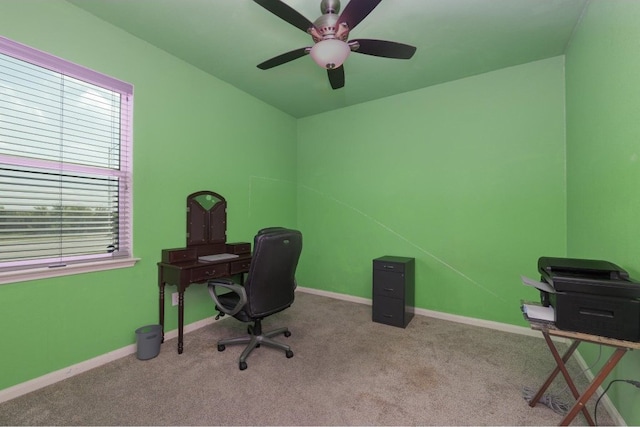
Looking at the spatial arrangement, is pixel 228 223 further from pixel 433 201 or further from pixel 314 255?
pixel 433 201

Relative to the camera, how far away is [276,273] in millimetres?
==
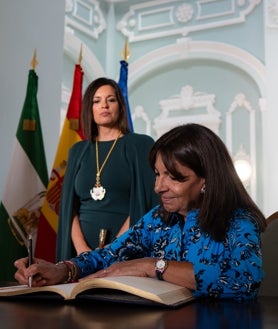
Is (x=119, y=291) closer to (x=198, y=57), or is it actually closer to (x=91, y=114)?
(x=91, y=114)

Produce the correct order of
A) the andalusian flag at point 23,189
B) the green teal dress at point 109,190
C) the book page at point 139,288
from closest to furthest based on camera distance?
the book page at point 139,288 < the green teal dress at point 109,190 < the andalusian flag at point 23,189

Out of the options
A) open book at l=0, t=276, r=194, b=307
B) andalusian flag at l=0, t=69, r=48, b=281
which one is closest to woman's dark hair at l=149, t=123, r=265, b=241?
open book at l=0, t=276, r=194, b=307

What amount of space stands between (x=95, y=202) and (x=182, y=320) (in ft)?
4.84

■ Your task
Return each line of the listing above that contains the word "book". The match is case-sensitive.

■ Answer to the task
C) the book page at point 139,288
the book page at point 139,288 < the green teal dress at point 109,190 < the andalusian flag at point 23,189
A) open book at l=0, t=276, r=194, b=307
open book at l=0, t=276, r=194, b=307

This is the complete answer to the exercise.